I think your biggest problem is not stance nor setback... most beginners use the stance 15 / 0 and learn fine. Your biggest problem may be your weight distribution. I think you may be putting too much weight on your back foot.


----------



## apintojr (Jan 10, 2008)

i had that same issue when i first started. my friend set up my board with a 15/0 stance. i couldnt do anything with it. i moved my stance to 15/6 and its so much better. i know people say its easier to learn with 0 but i found that to unconfortable.


----------



## Guest (Jan 28, 2008)

JiveTalkinRobot said:


> I think your biggest problem is not stance nor setback... most beginners use the stance 15 / 0 and learn fine. Your biggest problem may be your weight distribution. I think you may be putting too much weight on your back foot.


So, basically just lean my weigh forward when transitioning the turns? That seems so simple and I never thought about it. I tend to lay back and rest on my back leg a lot, and sometimes I get too laxidasical when I do so and I catch an edge and tumble.

Apinto, I will try and move the bindings forward next time I ride just to see if it feels more comfortable.


----------



## Guest (Jan 28, 2008)

Yep, think about it this way. Hopefully you play some sports or this may not sound familiar. I'll use basketball: Think about the pivot foot you put your weight on your pivot foot and then the other foot is free to move around. 

Same with snowboarding..it will feel a bit awkward at first because you are putting your weight down the mountain and will be afraid of flipping forward (please dont put THAT much weight on your front leg).

Over time you will get used to it and your weight distribution will be nearly 50/50 or 55/45.

Hopefully this helps.


----------



## AAA (Feb 2, 2008)

For learning to link turns, you'll want to have about 65% of your weight on your front foot.

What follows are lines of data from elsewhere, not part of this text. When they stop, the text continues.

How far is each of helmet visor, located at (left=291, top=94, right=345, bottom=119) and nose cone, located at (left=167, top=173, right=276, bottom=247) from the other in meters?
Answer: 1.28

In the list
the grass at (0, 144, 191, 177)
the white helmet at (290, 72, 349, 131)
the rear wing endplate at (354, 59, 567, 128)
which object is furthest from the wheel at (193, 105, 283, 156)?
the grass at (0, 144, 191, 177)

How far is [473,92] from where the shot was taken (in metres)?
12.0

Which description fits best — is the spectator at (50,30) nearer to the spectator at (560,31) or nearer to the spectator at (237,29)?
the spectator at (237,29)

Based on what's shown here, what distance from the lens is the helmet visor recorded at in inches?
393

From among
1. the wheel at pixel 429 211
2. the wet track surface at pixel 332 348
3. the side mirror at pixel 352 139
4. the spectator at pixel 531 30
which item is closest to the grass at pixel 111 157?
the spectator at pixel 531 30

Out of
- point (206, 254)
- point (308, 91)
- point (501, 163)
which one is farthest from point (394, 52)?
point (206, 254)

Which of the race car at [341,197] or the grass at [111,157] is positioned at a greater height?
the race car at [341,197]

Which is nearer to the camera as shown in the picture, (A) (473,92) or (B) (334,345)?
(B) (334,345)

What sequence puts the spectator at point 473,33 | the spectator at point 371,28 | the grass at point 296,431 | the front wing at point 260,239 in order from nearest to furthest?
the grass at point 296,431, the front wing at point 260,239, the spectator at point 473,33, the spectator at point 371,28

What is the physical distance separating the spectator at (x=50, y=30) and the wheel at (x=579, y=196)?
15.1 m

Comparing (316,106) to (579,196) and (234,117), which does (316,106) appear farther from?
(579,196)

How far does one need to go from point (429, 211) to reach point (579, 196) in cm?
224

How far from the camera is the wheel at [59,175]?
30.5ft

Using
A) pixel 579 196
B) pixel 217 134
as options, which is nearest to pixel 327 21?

Nose forward, and as your board begins to point down the fall line (don't panic when you feel a slight rush of acceleration), kick your back foot out on its uphill edge. 

For carving, there is no kicking your foot out or skidding, and you need some degree of speed. Carving, essentially, involves pressuring the board into reverse camber and riding the edge as if it were a linear track. As you complete one carve, you initiate a direction change with a weight shift to your downhill edge. The transition from one edge to the other is seemless and a graceful trenched arc is left in the snow.


----------